Cookie Consent by Privacy Policies Generator website
Menu

Piłkarze Premier League krytykowani już nie tylko w kraju

Piłkarze Premier League krytykowani już nie tylko w kraju
Zawodnicy najbogatszych klubów na świecie nie chcą się zgodzić nawet na obniżenie pensji o 30 procent. (Fot. Getty Images)
Liga angielska - najbogatsza w świecie - w czasach kryzysu jest tą, która jako jedyna nie jest w stanie porozumieć się z piłkarzami w sprawie obniżki ich pensji. Zawodnicy nie zgodzili się na redukcję kontraktów o 30 procent. Krytyka płynie już nie tylko z kraju.
Reklama
Reklama

Cały świat walczy obecnie z pandemią koronawirusa. W kolejnych ligach piłkarze nie tylko zgadzają się na redukcję zarobków, ale także rezygnują z nich zupełnie, jak chociażby w Juventusie Turyn. Z kolei w Anglii trwają rozmowy, a kolejne etapy negocjacji kończą się fiaskiem. Zawodnicy nie chcą się zgodzić nawet na obniżenie pensji o 30 procent.

Stowarzyszenie Piłkarzy Zawodowych w Anglii argumentuje swoją postawę tym, że proponowana wysokość obniżki pensji przełoży się na spadek wpływów do budżetu kraju o ok. 200 mln funtów w skali roku. "To miałoby poważne konsekwencje, także jeśli chodzi o finansowanie służby zdrowia" - napisano w komunikacie.
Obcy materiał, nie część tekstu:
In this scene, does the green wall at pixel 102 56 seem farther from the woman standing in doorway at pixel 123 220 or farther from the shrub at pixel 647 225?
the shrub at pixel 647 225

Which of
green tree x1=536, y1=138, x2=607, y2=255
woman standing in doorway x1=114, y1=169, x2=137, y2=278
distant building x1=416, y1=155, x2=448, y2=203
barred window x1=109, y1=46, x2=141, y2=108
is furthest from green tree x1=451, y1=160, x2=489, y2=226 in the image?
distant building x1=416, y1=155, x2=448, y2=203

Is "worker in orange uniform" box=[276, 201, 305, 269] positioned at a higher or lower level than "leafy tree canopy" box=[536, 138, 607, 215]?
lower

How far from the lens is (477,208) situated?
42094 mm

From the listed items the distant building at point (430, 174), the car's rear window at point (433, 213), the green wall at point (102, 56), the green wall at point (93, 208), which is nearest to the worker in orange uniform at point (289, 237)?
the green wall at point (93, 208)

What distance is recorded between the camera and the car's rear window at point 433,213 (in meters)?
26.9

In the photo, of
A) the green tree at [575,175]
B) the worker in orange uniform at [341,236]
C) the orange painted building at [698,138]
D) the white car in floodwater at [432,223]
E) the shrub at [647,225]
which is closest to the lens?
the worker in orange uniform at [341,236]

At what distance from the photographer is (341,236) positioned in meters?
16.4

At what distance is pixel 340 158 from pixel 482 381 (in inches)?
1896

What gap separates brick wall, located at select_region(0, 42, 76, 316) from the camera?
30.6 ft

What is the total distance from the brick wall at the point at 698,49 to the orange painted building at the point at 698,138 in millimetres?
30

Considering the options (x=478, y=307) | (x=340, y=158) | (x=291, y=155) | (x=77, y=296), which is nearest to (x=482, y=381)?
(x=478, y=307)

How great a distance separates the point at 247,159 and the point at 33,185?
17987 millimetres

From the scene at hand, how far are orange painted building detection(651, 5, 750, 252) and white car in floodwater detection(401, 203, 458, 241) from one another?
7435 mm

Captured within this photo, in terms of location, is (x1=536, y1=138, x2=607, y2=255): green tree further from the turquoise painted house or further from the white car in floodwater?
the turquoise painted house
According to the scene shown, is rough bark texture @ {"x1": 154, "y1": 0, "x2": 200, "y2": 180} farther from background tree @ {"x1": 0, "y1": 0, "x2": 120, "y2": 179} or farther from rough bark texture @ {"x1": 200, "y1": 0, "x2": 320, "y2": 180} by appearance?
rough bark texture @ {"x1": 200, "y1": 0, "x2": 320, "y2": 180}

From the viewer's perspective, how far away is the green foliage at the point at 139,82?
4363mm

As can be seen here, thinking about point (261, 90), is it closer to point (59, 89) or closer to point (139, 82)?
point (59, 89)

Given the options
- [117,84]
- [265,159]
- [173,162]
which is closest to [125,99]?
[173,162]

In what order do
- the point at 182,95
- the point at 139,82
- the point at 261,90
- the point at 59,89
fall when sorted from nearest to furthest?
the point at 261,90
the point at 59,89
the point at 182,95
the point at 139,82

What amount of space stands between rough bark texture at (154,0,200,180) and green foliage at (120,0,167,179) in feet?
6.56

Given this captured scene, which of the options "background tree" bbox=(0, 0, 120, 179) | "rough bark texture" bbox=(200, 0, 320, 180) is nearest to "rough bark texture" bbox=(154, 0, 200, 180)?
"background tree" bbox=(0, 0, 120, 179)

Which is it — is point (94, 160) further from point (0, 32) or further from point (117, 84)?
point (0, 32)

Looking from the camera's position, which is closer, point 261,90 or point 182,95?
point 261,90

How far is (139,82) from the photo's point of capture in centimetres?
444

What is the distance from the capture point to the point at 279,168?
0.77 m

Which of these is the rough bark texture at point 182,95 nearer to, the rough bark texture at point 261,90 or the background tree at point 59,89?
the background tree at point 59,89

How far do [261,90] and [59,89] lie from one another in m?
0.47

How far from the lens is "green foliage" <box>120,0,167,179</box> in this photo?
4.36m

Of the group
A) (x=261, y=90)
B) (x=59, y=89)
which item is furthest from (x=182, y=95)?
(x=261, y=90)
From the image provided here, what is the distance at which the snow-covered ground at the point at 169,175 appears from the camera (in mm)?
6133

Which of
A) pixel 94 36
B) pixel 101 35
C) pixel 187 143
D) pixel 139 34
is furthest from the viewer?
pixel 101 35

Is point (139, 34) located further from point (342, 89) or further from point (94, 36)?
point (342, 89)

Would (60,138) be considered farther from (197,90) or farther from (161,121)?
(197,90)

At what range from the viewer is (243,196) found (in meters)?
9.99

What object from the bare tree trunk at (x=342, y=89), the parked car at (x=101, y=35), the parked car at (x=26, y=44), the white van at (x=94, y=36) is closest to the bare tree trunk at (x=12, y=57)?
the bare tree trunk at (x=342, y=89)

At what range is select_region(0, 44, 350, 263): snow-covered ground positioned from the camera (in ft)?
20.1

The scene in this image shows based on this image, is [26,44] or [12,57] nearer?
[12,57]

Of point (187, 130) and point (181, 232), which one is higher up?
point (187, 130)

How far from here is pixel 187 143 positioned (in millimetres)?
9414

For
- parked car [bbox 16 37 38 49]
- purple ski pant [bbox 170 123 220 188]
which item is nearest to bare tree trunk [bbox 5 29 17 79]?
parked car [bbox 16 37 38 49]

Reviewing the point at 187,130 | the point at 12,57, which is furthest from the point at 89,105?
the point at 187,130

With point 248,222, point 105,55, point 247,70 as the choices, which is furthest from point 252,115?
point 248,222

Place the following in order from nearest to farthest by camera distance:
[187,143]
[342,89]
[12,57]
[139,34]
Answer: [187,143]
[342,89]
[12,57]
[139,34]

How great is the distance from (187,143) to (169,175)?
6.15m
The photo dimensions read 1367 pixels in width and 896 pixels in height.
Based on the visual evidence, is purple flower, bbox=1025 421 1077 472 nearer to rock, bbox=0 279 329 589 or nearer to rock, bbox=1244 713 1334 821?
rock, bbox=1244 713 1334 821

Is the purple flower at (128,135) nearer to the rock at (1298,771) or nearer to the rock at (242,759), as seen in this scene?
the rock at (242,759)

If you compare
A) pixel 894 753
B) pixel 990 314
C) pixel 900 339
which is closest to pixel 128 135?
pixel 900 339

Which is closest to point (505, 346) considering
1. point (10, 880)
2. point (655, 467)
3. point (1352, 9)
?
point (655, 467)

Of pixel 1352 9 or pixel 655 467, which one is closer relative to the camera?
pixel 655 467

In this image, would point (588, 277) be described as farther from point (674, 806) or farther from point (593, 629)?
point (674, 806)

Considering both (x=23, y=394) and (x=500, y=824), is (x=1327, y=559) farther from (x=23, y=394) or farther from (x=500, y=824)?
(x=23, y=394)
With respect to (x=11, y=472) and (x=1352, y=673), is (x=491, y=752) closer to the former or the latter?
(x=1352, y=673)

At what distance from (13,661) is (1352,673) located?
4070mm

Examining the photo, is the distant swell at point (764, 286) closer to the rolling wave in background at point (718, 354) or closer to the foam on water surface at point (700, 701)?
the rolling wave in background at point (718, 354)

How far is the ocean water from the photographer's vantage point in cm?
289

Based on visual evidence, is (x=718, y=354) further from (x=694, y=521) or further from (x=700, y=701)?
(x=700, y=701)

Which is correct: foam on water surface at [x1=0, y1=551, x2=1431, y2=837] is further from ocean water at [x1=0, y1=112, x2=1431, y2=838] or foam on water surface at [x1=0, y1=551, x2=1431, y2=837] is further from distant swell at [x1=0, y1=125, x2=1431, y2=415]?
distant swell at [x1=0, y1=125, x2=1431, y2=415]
W piątek doszło do spotkania władz ligi z przedstawicielami piłkarzy. Wówczas właśnie zaproponowano obniżkę ich pensji o 30 procent. Jeśli sezon ligowy nie zostanie w Anglii dokończony, wówczas Premier League będzie musiała zwrócić ok. 792 mln funtów za sprzedaż praw telewizyjnych.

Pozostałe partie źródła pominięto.